About Connectivity agents:
- The on-premises connectivity agent enables you to create integrations and exchange messages between on-premises applications and Oracle Integration.
- Message payloads of up to 10 MB are supported through the use of compression.
- The on-premises connectivity agent provides multi-threading support, which allows for multiple executors to perform downstream message processing.
- The whole execution of request - response should be completed within 240 seconds , otherwise the processing will fail.
This type of integration enables you to:
- Access SOAP/REST endpoints exposed by applications such as Oracle E-Business Suite, Siebel and JD Edwards and any on-premises home grown SOAP/REST APIs.
- Access non-HTTP based endpoinds such as databses, JMS , AQ, local file systems, SAP and others.
Execution agent / SaaS agent:
- This agent is installed and runs in Oracle Integration and supports communication with on-premises applications.
- There is one SaaS agent per Oracle Integration environment.
Connectivity agent / on-premises agent:
- This agent is installed and runs in an on-premises environment on the same network as internal systems such as Oracle EBS, Oracle Siebel, Oracle Database and others.
- There can be multiple host systems, each running one more agents, in a cloud/on premise topology. The On-premises agent does not permit any explicit inbound connections. All connections are established from the on-premises environment to Oracle Integration.
Agent Group:
- An agent group is a unique identifier which comprises multiple connectivity agents.
- You must create a agent group in OIC before you can run the connectivity agent installer.
- For a single oracle integration instance, you can create up to 5 agent groups. If the limit exceeds, you will get error like "Max limit reached. Maximum 5 Connectivity agents can be added."
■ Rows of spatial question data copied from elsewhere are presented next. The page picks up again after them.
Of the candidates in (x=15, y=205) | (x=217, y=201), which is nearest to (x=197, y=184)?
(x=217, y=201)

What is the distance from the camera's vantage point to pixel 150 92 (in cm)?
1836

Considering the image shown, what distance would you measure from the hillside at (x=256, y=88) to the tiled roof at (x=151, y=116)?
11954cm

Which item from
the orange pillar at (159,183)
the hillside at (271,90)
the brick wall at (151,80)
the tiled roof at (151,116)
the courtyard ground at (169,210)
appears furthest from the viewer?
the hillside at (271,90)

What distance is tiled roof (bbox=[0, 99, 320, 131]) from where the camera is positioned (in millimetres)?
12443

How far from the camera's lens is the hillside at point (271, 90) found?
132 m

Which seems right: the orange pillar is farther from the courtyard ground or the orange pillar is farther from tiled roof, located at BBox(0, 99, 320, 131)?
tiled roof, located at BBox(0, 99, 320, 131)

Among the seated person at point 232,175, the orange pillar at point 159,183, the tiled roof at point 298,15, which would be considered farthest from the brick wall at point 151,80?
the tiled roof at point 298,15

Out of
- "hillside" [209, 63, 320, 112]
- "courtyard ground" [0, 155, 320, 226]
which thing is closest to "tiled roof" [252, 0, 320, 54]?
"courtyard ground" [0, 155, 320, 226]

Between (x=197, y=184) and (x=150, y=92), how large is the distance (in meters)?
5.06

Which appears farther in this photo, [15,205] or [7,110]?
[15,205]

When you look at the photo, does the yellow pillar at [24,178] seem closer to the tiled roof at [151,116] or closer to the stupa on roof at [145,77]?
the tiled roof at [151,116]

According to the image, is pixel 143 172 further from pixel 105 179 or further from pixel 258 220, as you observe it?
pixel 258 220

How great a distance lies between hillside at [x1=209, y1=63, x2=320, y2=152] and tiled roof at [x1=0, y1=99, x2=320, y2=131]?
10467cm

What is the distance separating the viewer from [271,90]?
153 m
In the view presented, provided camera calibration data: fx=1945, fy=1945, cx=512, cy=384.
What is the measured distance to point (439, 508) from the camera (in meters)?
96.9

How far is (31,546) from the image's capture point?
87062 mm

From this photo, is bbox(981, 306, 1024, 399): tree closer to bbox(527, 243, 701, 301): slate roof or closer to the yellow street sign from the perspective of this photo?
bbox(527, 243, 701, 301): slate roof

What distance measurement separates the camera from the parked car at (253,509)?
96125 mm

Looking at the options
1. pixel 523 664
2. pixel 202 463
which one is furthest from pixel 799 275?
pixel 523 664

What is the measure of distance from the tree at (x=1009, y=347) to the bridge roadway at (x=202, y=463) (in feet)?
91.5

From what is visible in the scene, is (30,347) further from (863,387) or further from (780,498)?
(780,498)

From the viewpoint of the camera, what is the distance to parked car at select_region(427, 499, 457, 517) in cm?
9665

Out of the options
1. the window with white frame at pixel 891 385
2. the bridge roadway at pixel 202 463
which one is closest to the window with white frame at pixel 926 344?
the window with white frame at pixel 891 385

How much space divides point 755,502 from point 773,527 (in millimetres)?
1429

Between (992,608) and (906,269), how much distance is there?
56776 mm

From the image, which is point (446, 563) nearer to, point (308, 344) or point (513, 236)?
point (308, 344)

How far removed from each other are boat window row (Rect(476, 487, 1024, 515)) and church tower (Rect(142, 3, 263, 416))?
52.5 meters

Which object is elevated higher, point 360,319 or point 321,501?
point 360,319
Connectivity Agent Architecture:
The agent posts a regular heartbeat to ICS to signal that it is alive and this reflects as a green agent health status in ICS monitoring console. The agent continuously polls ICS for any design time and runtime work that needs to be processed On-premise.
- The design time work includes Test Connection, Activation, Deactivation requests.
- This runtime work comprises of processing invoke messages that need to be sent to On-premises systems like database, EBS or provate SOAP or REST endpoints. The runtime also includes trigger messages that originate On-Promise (for adpaters configured as trigger in flows).This agent makes https REST calls to integration Cloud for all its communication.
Use the Connectivity Agent in High Availability Environments:
- We can use the connectivity agent in high availability environments with oracle integration. We need to install the connectivity agent twice on different hosts.
- The connectivity agents can scale horizontally, thereby providing all the benefits of running multiple agents for an agent group. This results in increased performance and extends failover benefits.
- Ensure that both agent instances can access the same endpoints. For example, agent 1 on host 1 and agent 2 on host 2 must both be able to access the same endpoint (for example, a Siebel system).
Considerations:
You cannot have more than two agent instances per agent group. Attempting to include a third agent instance in the same group during installation results in an error.
- The File Adapter and FTP Adapter are not supported in high availability environments. When using the File Adapter or FTP Adapter and some groups have multiple instances, use a dedicated agent group (with one agent only).